If the spring is lower than the drawn line when the blade is in the closed position, grind or file a little away from point A. This will lower the spring while the knife is in the opened position. You will need to redraw your line and check the open and closed positions again. If the spring is higher than the drawn line when the blade is in the closed position, grind or file a little away from point B. This will lower the spring while the knife is in the closed position. Points A, B, and C are all tied in together. If you grind or file point B, the tip of the blade will rise from the spring. Therefore, point C will need to be filed or ground a little to bring the blade tip back down. Once every thing fits up correctly, it’s time to grind the bevels into the blade.

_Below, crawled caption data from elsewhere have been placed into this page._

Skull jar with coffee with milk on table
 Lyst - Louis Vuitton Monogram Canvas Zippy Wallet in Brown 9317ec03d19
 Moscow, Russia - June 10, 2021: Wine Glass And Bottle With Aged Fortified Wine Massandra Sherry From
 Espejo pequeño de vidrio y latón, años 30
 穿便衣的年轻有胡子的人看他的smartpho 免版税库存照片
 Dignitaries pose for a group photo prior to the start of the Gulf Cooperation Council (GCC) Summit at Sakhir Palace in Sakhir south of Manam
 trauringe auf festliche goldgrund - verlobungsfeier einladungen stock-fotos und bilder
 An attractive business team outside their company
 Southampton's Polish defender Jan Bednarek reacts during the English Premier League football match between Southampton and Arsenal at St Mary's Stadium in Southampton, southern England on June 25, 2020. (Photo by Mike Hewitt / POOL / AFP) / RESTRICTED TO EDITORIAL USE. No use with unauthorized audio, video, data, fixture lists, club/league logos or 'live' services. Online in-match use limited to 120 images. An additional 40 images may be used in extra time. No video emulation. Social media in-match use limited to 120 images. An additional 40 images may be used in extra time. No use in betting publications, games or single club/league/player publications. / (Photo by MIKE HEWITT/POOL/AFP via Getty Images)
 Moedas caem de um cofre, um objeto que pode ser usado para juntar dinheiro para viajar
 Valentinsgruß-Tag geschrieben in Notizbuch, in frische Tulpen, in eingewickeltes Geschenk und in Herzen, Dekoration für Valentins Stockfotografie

Take a black magic marker and color the bottom edge of the blade. Then place the blade on a flat surface and use a drill bit to scribe a line along the length of the edge. I use a 5/64 inch bit when working with a 3/32 inch blade. The line will be slightly off center. Flip the blade and do the same to the other side. You should be left with a thin solid black line in the center of the blade.
Now grind a 45 degree edge on each side of the blade down to the scribed lines. This will serve as your guide when grinding the rest of the bevels. To support the blade, I hold the tang with vice grips. I wrap a piece of leather around the tang to keep from scratching it up. Once you have your 45 degree edges ground, proceed to grind from the bottom edge to the black edge of the blade. Be careful not to grind past the back of the blade or the scribed lines at the edge.
You can see by this photo that I’m not the best at grinding a clean transition between the blade’s bevel and its tang. That’s ok though, because I know how to use a file. A clean line between point A and B is needs to be filed into the blade. First clamp a piece of wood into the vice, and then clamp the blade to the piece of wood. Use safe files to file a clean transition as seen in the third photo. Try to bring the filed lines all of the way to the top of the blade, but try not to file deeper than the top edge.
Fit the blade and spring up again on the board to make sure everything fits well. I ended up grinding the tip of the blade off, so I had to go back and grind the spring so that everything would fit back up. Prior to heat treating the spring and tang of the blade need to be flat sanded to remove any burs. Flat sand each side of the spring as demonstrated before. You will not be able to flat sand the blade in the same manner because it is no longer flat. Rub both sides of the tang on the sandpaper as seen in the last photo. Do both sides, and take care to sand them evenly.
Now it’s time to heat treat the blade and spring. Bring each part up to a cherry red until it no longer will stick to a magnet. Heat the part just a little longer and quench it in oil. It looks like I brought the spring up to a white heat in the first photo, but that was just a lighting trick played by the camera. Wipe the parts off good after they cool. They will be black with scale.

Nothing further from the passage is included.